1. **Prepare the AI Studio Service**
- Visit the [Paddle AI Studio community](https://aistudio.baidu.com/pipeline/mine) and log in.
- In the "PaddleX Pipeline" section under "More" on the left, navigate to [Create Pipeline] - [OCR] - [General OCR] - [Deploy Directly] - [Text Recognition Module, select PP-OCRv5_server_rec] - [Start Deployment].
- Once deployed, obtain your **Service Base URL** (e.g., `https://xxxxxx.aistudio-hub.baidu.com`).
- Get your **Access Token** from [this page](https://aistudio.baidu.com/index/accessToken).

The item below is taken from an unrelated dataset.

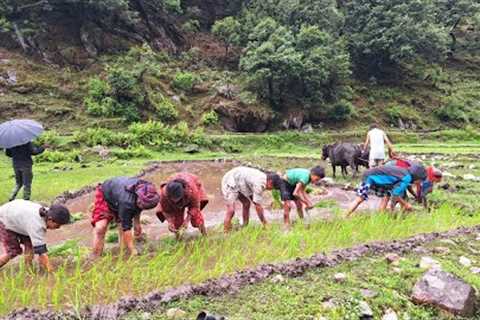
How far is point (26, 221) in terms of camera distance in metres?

2. **Locate the MCP Configuration File** - For details, refer to the [Official MCP Documentation](https://modelcontextprotocol.io/quickstart/user).

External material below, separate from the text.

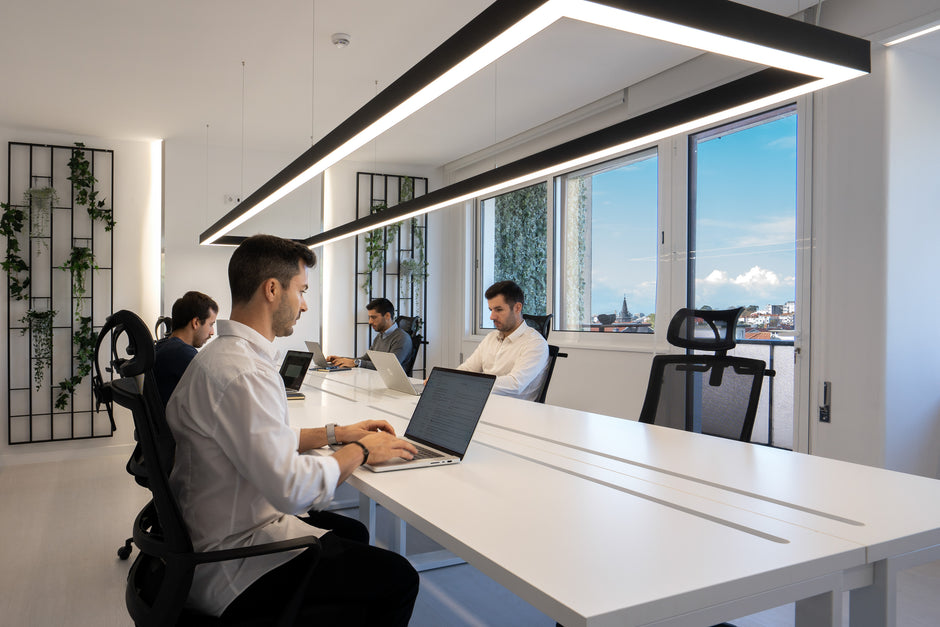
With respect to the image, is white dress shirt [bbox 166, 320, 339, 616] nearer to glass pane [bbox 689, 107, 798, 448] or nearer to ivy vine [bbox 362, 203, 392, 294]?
glass pane [bbox 689, 107, 798, 448]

- **macOS**: `~/Library/Application Support/Claude/claude_desktop_config.json`
- **Windows**: `%APPDATA%\Claude\claude_desktop_config.json`
- **Linux**: `~/.config/Claude/claude_desktop_config.json`
3. **Add MCP Server Configuration**
Open the `claude_desktop_config.json` file and add the configuration by referring to [5.1 AI Studio Service Configuration](#51-ai-studio-service-configuration).
**Note**:
- Do not leak your **Access Token**.
- If `paddleocr_mcp` is not in your system's `PATH`, set `command` to the absolute path of the executable.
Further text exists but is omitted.